Copy out the part of the entries that opens with the line containing "How much space" and closes with the line containing "40.7 metres", reproducing each line exactly, with both of those lines included.

# START OF Records for processing

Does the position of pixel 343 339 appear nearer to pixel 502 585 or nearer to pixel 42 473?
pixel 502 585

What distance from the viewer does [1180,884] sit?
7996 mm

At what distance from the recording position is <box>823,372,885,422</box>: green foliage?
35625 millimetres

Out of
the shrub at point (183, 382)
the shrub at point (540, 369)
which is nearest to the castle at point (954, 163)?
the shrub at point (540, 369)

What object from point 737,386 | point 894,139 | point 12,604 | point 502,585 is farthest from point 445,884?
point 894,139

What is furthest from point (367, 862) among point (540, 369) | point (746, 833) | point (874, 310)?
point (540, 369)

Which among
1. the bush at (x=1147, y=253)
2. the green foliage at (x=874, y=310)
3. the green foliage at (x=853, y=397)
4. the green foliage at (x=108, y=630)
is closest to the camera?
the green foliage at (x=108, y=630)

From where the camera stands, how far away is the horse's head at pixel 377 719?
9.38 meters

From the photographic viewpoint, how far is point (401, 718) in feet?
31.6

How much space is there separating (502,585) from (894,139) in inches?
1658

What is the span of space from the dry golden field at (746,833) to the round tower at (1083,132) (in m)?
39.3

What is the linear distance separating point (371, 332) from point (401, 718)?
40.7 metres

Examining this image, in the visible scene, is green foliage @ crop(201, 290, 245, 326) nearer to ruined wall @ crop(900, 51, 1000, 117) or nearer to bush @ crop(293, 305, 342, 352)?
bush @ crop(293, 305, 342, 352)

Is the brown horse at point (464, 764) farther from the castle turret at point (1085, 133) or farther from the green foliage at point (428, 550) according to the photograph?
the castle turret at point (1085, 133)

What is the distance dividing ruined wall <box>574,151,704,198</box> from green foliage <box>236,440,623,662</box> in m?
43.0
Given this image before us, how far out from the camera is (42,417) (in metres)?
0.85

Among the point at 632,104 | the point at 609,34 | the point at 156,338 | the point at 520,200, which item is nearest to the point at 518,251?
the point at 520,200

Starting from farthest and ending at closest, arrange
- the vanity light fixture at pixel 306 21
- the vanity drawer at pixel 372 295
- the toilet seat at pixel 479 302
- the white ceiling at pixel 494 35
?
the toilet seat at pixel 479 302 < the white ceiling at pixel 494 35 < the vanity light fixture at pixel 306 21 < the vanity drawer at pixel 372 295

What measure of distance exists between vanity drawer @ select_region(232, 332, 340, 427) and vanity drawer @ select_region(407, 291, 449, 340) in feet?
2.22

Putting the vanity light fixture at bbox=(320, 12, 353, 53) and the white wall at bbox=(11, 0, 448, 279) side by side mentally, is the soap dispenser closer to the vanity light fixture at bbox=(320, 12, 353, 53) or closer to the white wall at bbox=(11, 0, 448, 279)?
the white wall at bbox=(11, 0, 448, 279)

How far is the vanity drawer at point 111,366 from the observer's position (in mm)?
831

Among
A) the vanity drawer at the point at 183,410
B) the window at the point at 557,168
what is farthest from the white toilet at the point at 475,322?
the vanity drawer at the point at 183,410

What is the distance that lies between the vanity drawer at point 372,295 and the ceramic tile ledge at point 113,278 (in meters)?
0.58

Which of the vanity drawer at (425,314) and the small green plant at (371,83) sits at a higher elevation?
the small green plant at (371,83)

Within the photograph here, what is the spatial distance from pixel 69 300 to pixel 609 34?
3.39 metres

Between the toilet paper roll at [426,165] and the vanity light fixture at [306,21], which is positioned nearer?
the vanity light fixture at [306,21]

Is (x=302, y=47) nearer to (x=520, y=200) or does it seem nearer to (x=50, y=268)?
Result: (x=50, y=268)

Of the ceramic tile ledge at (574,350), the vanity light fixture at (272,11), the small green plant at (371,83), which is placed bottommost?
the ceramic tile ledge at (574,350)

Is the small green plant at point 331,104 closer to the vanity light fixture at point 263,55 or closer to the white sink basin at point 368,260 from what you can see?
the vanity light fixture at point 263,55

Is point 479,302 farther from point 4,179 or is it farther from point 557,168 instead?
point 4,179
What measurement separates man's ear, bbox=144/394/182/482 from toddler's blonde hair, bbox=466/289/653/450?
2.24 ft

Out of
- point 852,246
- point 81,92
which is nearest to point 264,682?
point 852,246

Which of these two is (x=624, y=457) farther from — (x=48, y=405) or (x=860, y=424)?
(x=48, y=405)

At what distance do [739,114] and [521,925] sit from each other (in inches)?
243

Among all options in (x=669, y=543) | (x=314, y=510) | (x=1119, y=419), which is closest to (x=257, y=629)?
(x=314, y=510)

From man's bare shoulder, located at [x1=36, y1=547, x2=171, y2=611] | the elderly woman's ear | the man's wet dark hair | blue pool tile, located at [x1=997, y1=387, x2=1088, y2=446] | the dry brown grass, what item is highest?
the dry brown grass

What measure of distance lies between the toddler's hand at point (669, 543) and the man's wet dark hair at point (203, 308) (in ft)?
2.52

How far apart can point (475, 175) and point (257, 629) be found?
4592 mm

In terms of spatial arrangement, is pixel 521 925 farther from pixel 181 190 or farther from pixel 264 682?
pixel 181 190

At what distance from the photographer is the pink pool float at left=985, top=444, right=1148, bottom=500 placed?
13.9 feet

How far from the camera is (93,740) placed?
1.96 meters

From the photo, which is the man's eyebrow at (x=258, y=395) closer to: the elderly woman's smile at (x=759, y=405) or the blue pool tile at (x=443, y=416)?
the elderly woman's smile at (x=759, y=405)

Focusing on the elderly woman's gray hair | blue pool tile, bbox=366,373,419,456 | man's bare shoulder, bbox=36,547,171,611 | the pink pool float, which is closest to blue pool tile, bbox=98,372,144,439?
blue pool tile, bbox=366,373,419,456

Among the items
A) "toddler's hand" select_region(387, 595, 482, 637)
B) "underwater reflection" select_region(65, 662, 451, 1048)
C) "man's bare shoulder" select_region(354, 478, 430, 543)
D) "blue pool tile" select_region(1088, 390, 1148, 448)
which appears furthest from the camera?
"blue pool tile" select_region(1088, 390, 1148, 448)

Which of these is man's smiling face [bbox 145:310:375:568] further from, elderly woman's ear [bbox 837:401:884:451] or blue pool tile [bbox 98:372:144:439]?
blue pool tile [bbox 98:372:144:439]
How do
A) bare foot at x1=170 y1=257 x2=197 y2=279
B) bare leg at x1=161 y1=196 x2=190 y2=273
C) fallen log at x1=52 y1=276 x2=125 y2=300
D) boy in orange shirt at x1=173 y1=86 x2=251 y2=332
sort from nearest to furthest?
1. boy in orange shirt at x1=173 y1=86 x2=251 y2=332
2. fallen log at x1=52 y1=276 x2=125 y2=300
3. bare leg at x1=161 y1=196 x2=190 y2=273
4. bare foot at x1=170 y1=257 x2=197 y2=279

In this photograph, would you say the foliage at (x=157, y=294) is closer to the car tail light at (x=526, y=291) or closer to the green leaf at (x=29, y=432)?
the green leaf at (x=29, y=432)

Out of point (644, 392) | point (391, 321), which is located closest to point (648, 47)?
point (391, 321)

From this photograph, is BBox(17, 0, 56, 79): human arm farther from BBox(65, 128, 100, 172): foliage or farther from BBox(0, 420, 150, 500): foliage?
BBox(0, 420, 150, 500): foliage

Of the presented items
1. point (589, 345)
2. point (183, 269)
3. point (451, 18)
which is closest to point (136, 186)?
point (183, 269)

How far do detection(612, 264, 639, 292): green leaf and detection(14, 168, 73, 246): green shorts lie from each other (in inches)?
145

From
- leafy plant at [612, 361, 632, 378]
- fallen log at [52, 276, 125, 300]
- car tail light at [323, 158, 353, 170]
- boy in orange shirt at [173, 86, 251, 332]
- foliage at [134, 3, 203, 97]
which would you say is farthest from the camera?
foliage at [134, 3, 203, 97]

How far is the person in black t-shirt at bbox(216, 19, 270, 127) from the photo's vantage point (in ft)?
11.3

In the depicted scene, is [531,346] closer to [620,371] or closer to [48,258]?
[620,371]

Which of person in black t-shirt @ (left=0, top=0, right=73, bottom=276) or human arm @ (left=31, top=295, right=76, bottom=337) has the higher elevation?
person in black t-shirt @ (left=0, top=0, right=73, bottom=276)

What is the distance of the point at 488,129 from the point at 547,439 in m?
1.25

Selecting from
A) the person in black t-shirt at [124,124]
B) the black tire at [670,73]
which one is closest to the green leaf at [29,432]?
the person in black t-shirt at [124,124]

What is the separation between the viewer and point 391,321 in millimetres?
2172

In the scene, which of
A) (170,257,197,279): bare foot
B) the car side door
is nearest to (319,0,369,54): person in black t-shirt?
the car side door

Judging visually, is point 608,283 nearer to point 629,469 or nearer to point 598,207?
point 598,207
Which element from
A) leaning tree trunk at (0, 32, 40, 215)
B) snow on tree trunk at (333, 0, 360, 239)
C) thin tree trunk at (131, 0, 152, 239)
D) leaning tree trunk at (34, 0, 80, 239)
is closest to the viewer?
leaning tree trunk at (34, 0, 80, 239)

# END OF Records for processing

Finished answer:
How much space is there separating (502,585) from (894,139) in inches?
1658

What is the span of space from the dry golden field at (746,833) to the round tower at (1083,132) (in m)?
39.3

What is the linear distance separating point (371, 332) from point (401, 718)?
40.7 metres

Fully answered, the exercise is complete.